>>>>

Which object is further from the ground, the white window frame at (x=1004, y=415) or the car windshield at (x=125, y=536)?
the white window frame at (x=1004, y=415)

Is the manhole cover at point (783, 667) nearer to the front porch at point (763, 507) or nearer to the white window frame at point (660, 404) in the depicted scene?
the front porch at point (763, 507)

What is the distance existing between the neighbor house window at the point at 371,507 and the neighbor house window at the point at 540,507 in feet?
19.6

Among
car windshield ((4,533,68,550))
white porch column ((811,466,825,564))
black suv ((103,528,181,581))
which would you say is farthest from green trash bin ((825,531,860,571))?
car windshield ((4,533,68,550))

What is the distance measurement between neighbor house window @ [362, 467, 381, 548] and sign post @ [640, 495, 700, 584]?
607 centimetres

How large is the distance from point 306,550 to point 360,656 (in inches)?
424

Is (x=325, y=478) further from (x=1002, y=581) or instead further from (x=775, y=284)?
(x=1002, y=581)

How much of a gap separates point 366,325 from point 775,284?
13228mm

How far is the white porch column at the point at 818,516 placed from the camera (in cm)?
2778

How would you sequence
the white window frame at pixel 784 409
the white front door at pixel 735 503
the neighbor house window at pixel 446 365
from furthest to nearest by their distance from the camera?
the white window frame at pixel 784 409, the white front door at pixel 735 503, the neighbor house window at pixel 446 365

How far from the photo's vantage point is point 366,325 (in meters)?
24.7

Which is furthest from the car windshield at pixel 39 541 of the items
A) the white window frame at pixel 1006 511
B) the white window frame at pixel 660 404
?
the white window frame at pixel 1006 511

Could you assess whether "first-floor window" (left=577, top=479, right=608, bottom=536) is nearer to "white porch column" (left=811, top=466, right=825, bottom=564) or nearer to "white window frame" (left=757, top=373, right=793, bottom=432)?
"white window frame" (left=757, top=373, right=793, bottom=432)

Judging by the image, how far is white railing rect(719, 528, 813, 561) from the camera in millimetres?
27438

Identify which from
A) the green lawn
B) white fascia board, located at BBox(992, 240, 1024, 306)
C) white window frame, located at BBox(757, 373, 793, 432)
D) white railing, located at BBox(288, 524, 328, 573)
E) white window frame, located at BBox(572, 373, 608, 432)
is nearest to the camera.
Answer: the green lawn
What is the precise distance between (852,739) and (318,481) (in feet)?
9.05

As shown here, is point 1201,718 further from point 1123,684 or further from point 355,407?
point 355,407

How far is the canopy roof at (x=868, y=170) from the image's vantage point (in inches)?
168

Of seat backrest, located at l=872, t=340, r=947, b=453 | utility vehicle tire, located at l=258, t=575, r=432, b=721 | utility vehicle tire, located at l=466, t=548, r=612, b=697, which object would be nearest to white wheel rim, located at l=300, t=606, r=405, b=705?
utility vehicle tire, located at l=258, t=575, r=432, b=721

<<<<

### YOUR GOAL
Reproduce every one of the lines above verbatim, leaving out nothing and altering nothing.

### SOLUTION TO THIS TASK
Which object is further from the ground, the white window frame at (x=1004, y=415) or the car windshield at (x=125, y=536)?
the white window frame at (x=1004, y=415)

Is the manhole cover at point (783, 667) nearer to the front porch at point (763, 507) or nearer to the white window frame at point (660, 404) in the depicted scene?
the front porch at point (763, 507)

What is the distance existing between the neighbor house window at the point at 371,507 and the neighbor house window at the point at 540,507 in feet?
19.6

Among
car windshield ((4,533,68,550))
white porch column ((811,466,825,564))
black suv ((103,528,181,581))
which would you say is farthest from green trash bin ((825,531,860,571))?
car windshield ((4,533,68,550))

What is the distance measurement between neighbor house window @ [362, 467, 381, 548] and sign post @ [640, 495, 700, 584]?
607 centimetres

How large is the distance from point 306,550 to point 360,656 (in inches)?
424

Is (x=325, y=478) further from (x=1002, y=581) or instead further from (x=775, y=284)?
(x=1002, y=581)

How much of a gap separates point 366,325 from point 775,284?
13228mm

How far is the white porch column at the point at 818,516 placed from the camera (in cm)?
2778

How would you sequence
the white window frame at pixel 784 409
the white front door at pixel 735 503
the neighbor house window at pixel 446 365
from furthest to nearest by their distance from the camera?
the white window frame at pixel 784 409, the white front door at pixel 735 503, the neighbor house window at pixel 446 365

How far from the photo's vantage point is point 366,325 (in meters)?
24.7

Which is furthest from the car windshield at pixel 39 541 of the items
A) the white window frame at pixel 1006 511
B) the white window frame at pixel 660 404
?
the white window frame at pixel 1006 511

Could you assess whether "first-floor window" (left=577, top=479, right=608, bottom=536) is nearer to "white porch column" (left=811, top=466, right=825, bottom=564) or nearer to "white window frame" (left=757, top=373, right=793, bottom=432)?
"white window frame" (left=757, top=373, right=793, bottom=432)

Judging by the image, how far is white railing rect(719, 528, 813, 561) from the camera in millimetres?
27438

Identify which from
A) the green lawn
B) white fascia board, located at BBox(992, 240, 1024, 306)
C) white window frame, located at BBox(757, 373, 793, 432)
D) white railing, located at BBox(288, 524, 328, 573)
E) white window frame, located at BBox(572, 373, 608, 432)
is nearest to the camera.
Answer: the green lawn
What is the precise distance between (852,739) and (318,481) (in feet)?
9.05

As shown here, is point 1201,718 further from point 1123,684 or further from point 355,407?
point 355,407

How far is the canopy roof at (x=868, y=170) from the image's vantage point (in inches)?
168

Of seat backrest, located at l=872, t=340, r=947, b=453 | utility vehicle tire, located at l=258, t=575, r=432, b=721 | utility vehicle tire, located at l=466, t=548, r=612, b=697, which object would be nearest to white wheel rim, located at l=300, t=606, r=405, b=705?
utility vehicle tire, located at l=258, t=575, r=432, b=721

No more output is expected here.